In Lebanon, the authorities happened to be aware of the presence of the explosives. In most cases, however, explosives are hidden and harder to detect, necessitating effective explosive detection technologies for the functioning of military operations, homeland security, and environmental and personal health risk assessment.
A common detection technology involves molecular sensors with “optical emissions,” which show a visual indicator of the presence of explosives. Of these sensors, the most common are of the fluorescence “turn-off” type, which means that they reduce their light emission when in the presence of explosives. Unfortunately, these sensors show only a simple monotonic decrease in the emission intensity.

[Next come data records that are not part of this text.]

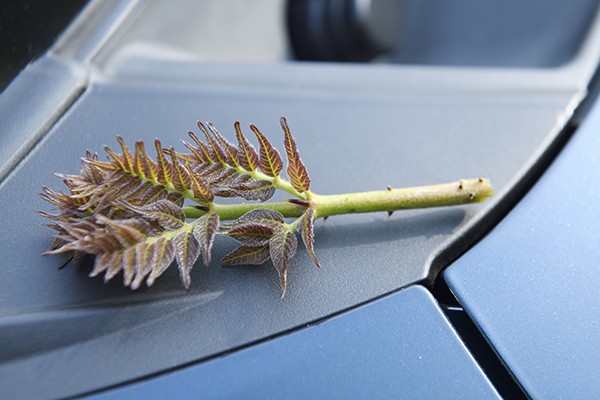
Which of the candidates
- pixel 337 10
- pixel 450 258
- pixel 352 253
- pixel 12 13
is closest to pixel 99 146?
pixel 12 13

A global cross-institutional study led by Associate Professor of Chemistry Jung Su Park from Sookmyung Women’s University in South Korea, sought to establish alternatives. “Turn-on’ fluorescence systems, unlike their turn-off counterparts, increase light emission when in contact with explosives, have higher sensitivity, better selectivity, easier readout, and more accurate measurements of targeted explosive concentrations, are thus the need of the hour,” reports Prof Park.
To address this need, the team developed a “fluorescence amplification sensor,” which emits light when in contact with nitro-based aromatic explosives and modifies its identifiable wavelength to generate specific signals according to the type of explosive. This sensor is “ratiometric,” which means that it emits two signals, one of which increases and the other decreases, as the input increases. Their findings, published in Journal of the American Chemical Society, tell us the full story.
To find out whether weak fluorescence signals could be boosted to detectable levels after being exposed to nitroaromatic compounds, the team synthesized a set of synthetic “supramolecular” ensembles containing structures with a definite number of molecules, tested them for their fluorescent responsiveness by introducing a series of di- and tri-nitroaromatic compounds, and examined the change in their fluorescence spectral characteristics.
Depending on the ensemble and explosive, they observed either a “turn-on” or a “turn-off” fluorescent response. Using these fluorophores, they then formulated fluorescence indicator “displacement assays” and found a ratiometric fluorescence enhancement, meaning that depending on the type of explosive, there were identifiable wavelength changes.
These novel ensembles thus provide easy visual identification for the detection of explosives while ensuring excellent chemical selectivity, high sensitivity, and low false alarms. “This is crucial,” suggests Prof Park, “because current molecular and supramolecular-based explosive detection fluorescence-based chemical sensors lack sensitivity, selectivity, and are particularly vulnerable to false positives.”
This is the first study to present a set of small-molecule probes that produce readily distinguishable responses for different nitroaromatic explosives via a fluorescence turn-on mechanism. The authors believe these findings can be taken a step further to provide new ensembles capable of acting as sensors for both broad classes of molecular targets and specific individual explosives. Ultimately, this invention takes us one step closer to a safer future.